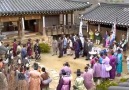 Gu Family Book Bölüm 3 Part 1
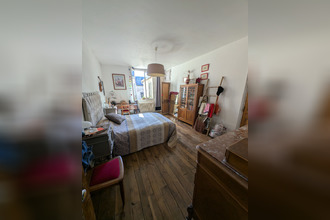 location maison bges 18000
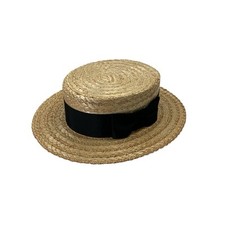 Ascot top hat for sale  LONDON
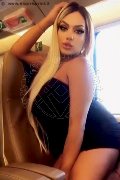 Foto Ayda Gold Incontri Transescort Lugano - 24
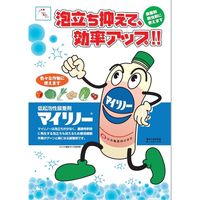 日本農薬 マイリノー 500ml 2057115 1本（直送品）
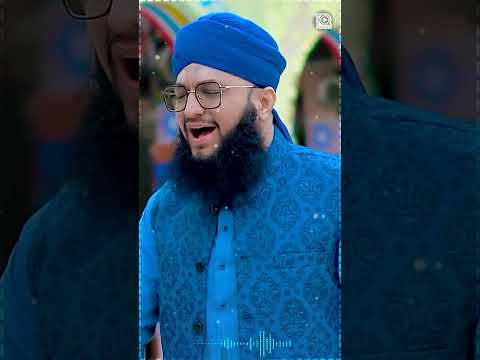 Sikkah Mere Khuwaja Ka - Manqabat Khuwaja Ghareeb Nawaz - Hafiz Tahir Qadri - Hafiz Ahsan Qadri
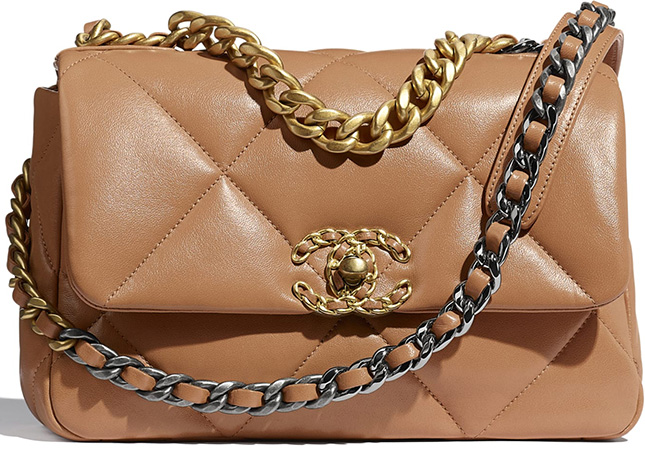 Chanel Spring Summer Pre Collection Chanel Spring Summer Pre Collection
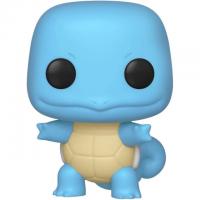 Funko Pop Pokemon Collectible Vinyl Figures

- - -

Here the job is to retype exactly the lines that start at the one containing "location maison bges 18000" and run through the end of the records above, leaving out pictures.

■ **Problem solution**
 location maison bges 18000
 Ascot top hat for sale  LONDON
 Foto Ayda Gold Incontri Transescort Lugano - 24
 日本農薬 マイリノー 500ml 2057115 1本（直送品）
 Sikkah Mere Khuwaja Ka - Manqabat Khuwaja Ghareeb Nawaz - Hafiz Tahir Qadri - Hafiz Ahsan Qadri
 Chanel Spring Summer Pre Collection Chanel Spring Summer Pre Collection
 Funko Pop Pokemon Collectible Vinyl Figures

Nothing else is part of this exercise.